Conference Board adds to growing calls for national food strategy
The Carleton Initiative for Parliamentary and Diplomatic Engagement hosted a lively debate on International Human Rights Day: Does Canada Need a National Food Policy. Diana Bronson from FSC was on a panel with Michael Bloom from the Conference Board of Canada, Ron Bennett from the Canadian Federation of Agriculture, Terry Audla from Inuit Tapiriit Kanatami (ITK). Check out the coverage in the Ottawa Citizen below. We may not all agree on the details, but we all agree that we need a national policy or strategy on food!
(Photo credit: Justin Tang.) More pictures here.
OTTAWA, December 10, 2013 — At a time when Canadians waste an estimated $27 billion of food every year, but 70 per cent of preschoolers in Nunavut don’t always have enough to eat, a growing chorus is calling for a national strategy on food.
That could include everything from a year-round nutrition program in every school — something most other developed countries have — to ramping up Canadian agriculture to make the country a world powerhouse. Those ideas are from the Conference Board of Canada, which created a Centre for Food in Canada four years ago and is set to release its own national food strategy early next year. Michael Bloom of the Conference Board was among panellists at a Carleton University sponsored conference Tuesday discussing whether Canada needs a national food policy.
The Conference Board is not the only organization talking about federal food policy and even creating its own blueprint of such a policy. The advocacy group Food Secure Canada published a document called Resetting the Table in 2011 which it said addresses the urgent need for a national food policy in Canada.
“Close to two and a half million Canadians are food insecure. Farmers and fishers are going out of business, our natural environment is being pushed to the limit, a quarter of Canadians are considered obese, and we are the only G8 country without a nationally-funded school meal program. The status quo is no longer an option,” reads the document.
Diana Bronson, chief executive of Food Secure Canada, told the panel there is both burgeoning interest in food and nutrition among Canadians and growing concern about poor health related to food and unequal access to it. Nearly four million Canadians live in “food insecure” homes, she said, and that number is three times higher among aboriginal Canadians.
“We have an enormous opportunity in this country.”
The Canadian Federation of Agriculture has also called for a national food strategy that recognizes food is a basic human right, that includes a sustainable food production system that is resilient to climate change and that ensures food is accessible to Canadians.
Terry Audla, president of Inuit Tapiriit Kanatami, said access to nutritious food is a very real crisis for Inuit who eat less “country food”, which they harvest, and more food from the south, which is increasingly out of many peoples’ financial reach. Weekly groceries cost up to $460 for a family in Nunavut, compared with $226 in the rest of the country. Median salaries, by comparison, he said are $16,000 in Nunavut compared with $25,000 in the rest of the country.

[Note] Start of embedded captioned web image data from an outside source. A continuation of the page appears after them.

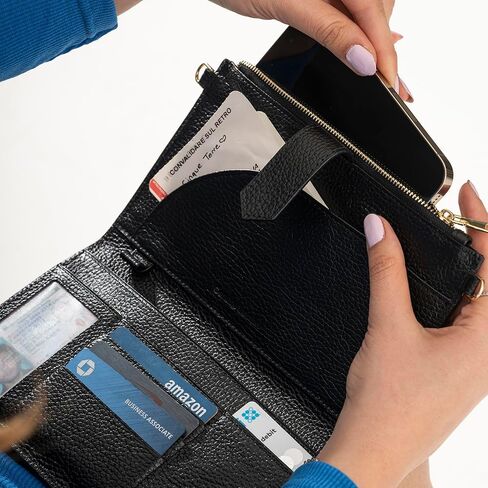 محفظة يد نسائية من الجلد الطبيعي من DAYLEA مع حماية RFID - محفظة معصم ثنائية الطي بسحاب ومحفظة متعددة الفتحات وحامل بطاقات ائتمان للنساء - تصميم نحيف، مثالي للسفر | أسود in Kuwait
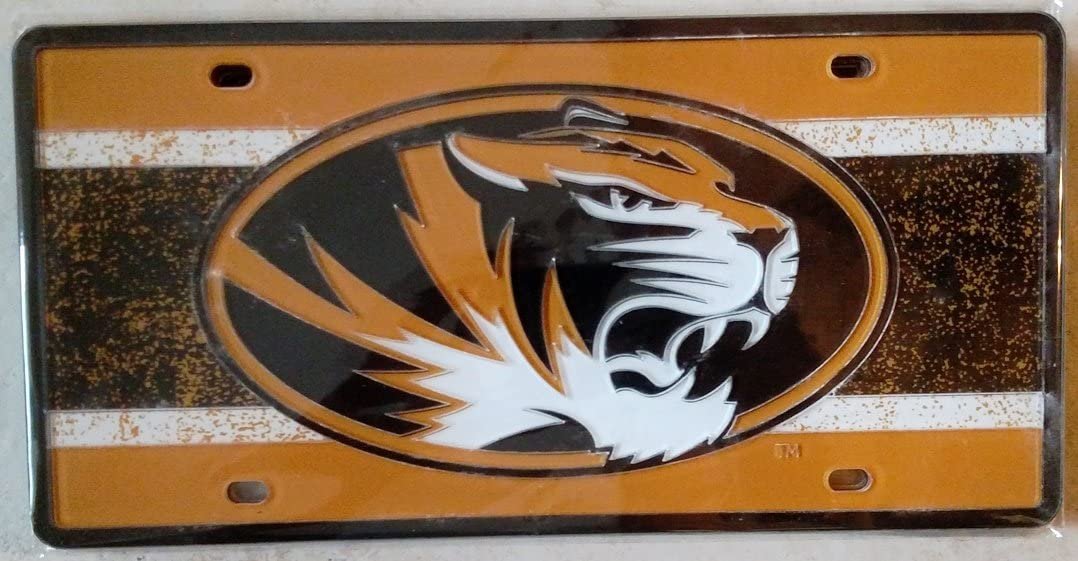 University of Missouri Tigers Premium Laser Cut Tag License Plate, Vintage Design, Mirrored Acrylic Inlaid, 6x12 Inch by Fielders Choice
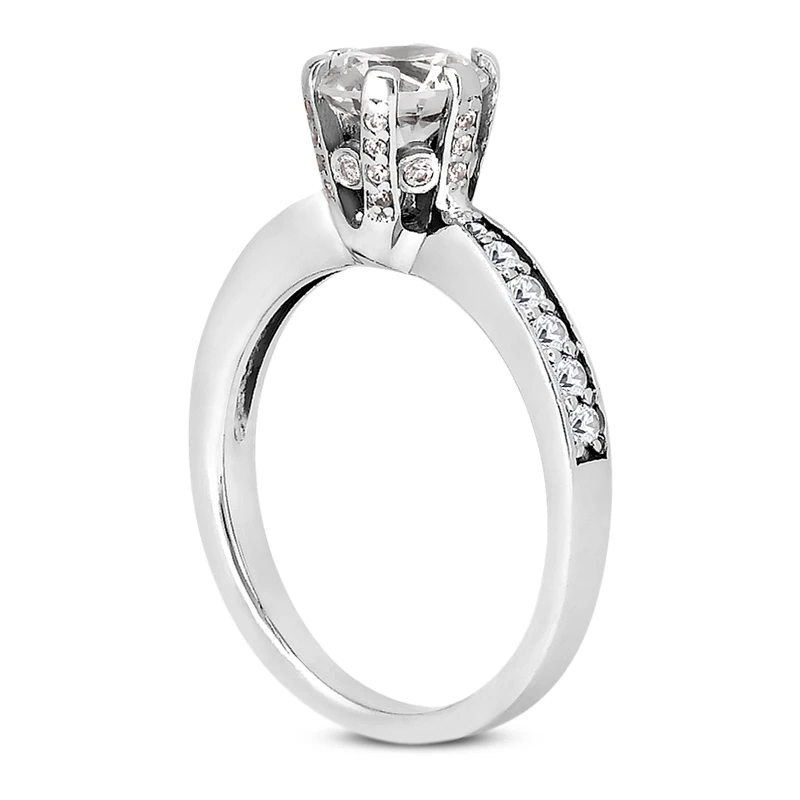 14K White Gold Unique Diamond Engagement Ring 0.91ct 3mm 6 14K White Gold Unique Diamond Engagement Ring 0.91ct 3mm - Image 4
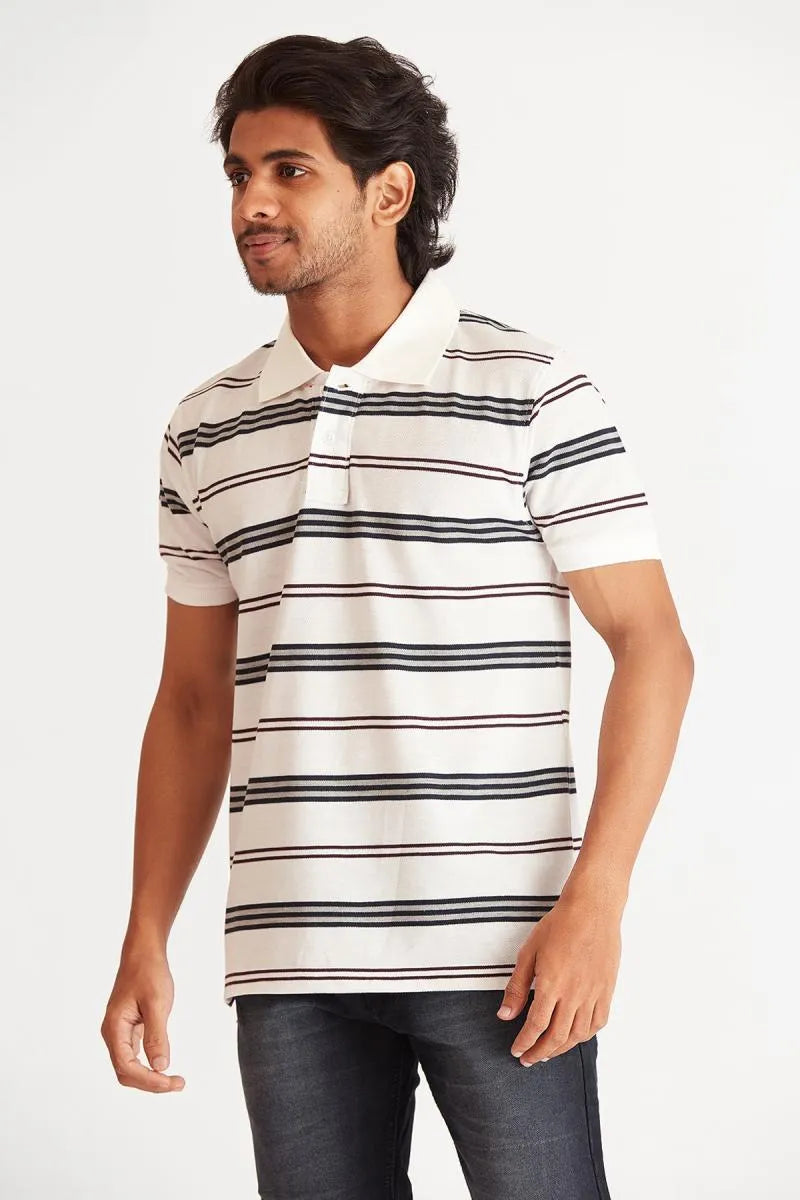 Men's Cotton Striped Polo T-shirt - Bearstand (Style cot002016) - White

Bloom of the Conference Board said he doesn’t believe a national food policy should necessarily be strictly overseen by government. He believes there is also a place for business involvement.
Despite the growing chorus calling for more co-ordination around the availability, understanding of, production and sale of food, there is little sign it is a priority of the federal government.
When the UN’s special rapporteur for food Olivier De Schutter visited Canada last year to look at access to food among Canadians, he warned that a large number of Canadians are “unacceptably too poor to feed themselves decently” and that inequality is getting worse. De Schutter said he was in Canada to launch a conversation about a national food strategy, something Tuesday’s panel echoed.
At the time, then Immigration Minister Jason Kenney criticized De Schutter for wasting his organization’s money visiting a developed country that provides food aid to other parts of the world.
De Schutter said the right to food is about politics. “It’s a matter of principle and it’s a matter of political will. I think these comments are symptomatic of the very problem that it is my duty to address,” he said.